Currently, all three stages of the lithium supply chain— resource extraction and initial processing (upstream), intermediate processing (midstream) and battery production (downstream)—lack geographic diversity, which puts the supply of this critical material at risk for geopolitical disruption. Chief among the issues is the fact that some 80 percent of all midstream lithium processing currently happens in China. Even if additional domestic sources of lithium can be brought into production, those upstream resources would still likely have to travel to China for midstream processing, at least in the short term, before they could become batteries.
The Players
Rod Eggert, Viola Vestal Coulter Chair of Mineral Economics at Mines, is the deputy director of the Critical Materials Institute, a multi-institutional, multidisciplinary consortium and Energy Innovation Hub of the U.S.
Department of Energy focused on innovation to assure supply chains for materials critical to clean-energy technologies.
“To meet the deployment targets for electric vehicles, we are going to need a lot more lithium. The long-term issue is, will the market be able to respond quickly enough to develop new supply chains at prices that we’re willing to pay?”
Eggert said. “Some are concerned about the risks of physical unavailability, but perhaps more important is the affordability of the battery material.”
“Ideally, we’d like the lithium supplies to be sufficient in a quantity sense. We’d like them to be affordable, and we’d like them to be secure so they’re not vulnerable to disruptions like we’ve seen over the past couple of years,” he said.
“There’s tension between minimizing costs today and making sure your supplies are secure. Security requires diversity in supply—if you’re a battery manufacturer or electric vehicle manufacturer, security of supply comes from having options for sources. But sometimes having options costs more money than relying on a single source.”
The Solutions
Mines researchers affiliated with the Critical Materials Institute are tackling the lithium-ion battery challenge, as well as other critical material challenges, in a variety of ways.

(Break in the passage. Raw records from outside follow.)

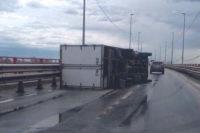 В Нижнем Новгороде на мосту от сильного ветра перевернулась «Газель»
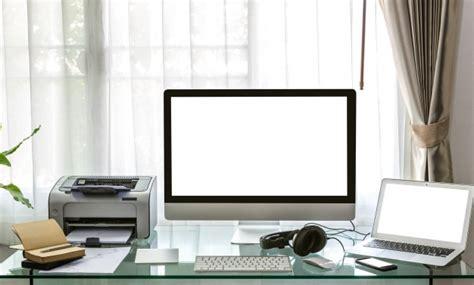 bureau des licences ordinateur ordinateur portable et une imprimante sur un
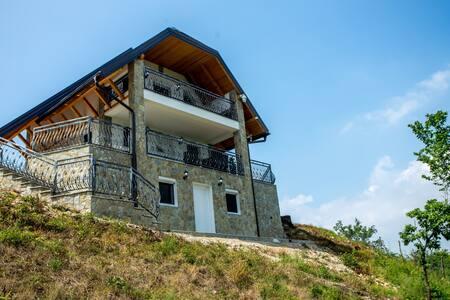 Villa Ostrovica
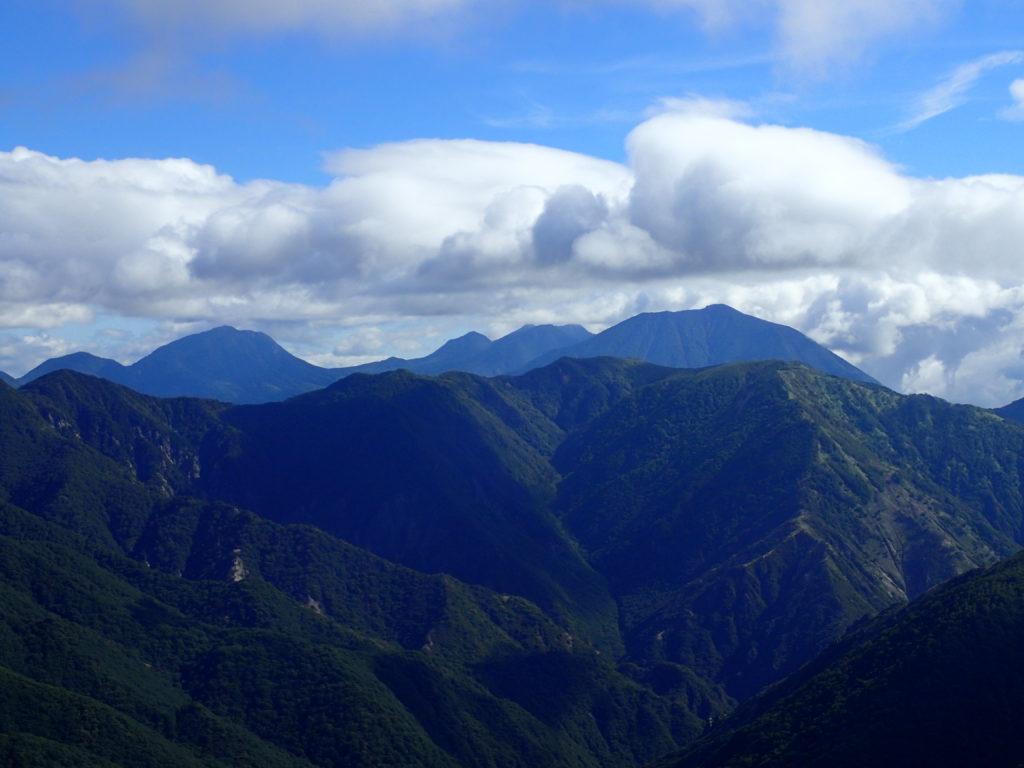 皇海山クラシックルートから見る男体山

Eggert’s work focuses on economic analysis—including how to explain battery material substitutions from an economic perspective—and long-term lithium availability. One of his current projects aims to create an alternative decision framework that monetizes the environmental impact of different sources of lithium.
“The engineering community is very good at quantifying environmental impacts in physical terms—what are the emissions to water or the emissions into the air or the land use requirements for different types of production. But each of those impacts has a different unit of account, which can make comparisons difficult,” Eggert said.
Monetization has the potential to help inform decision making in both the private sector and in government. In the private sector, companies are primarily focused on commercial costs, but what has come to be termed ESG (environmental, social and governance) considerations are also very important in making a commercial investment decision.”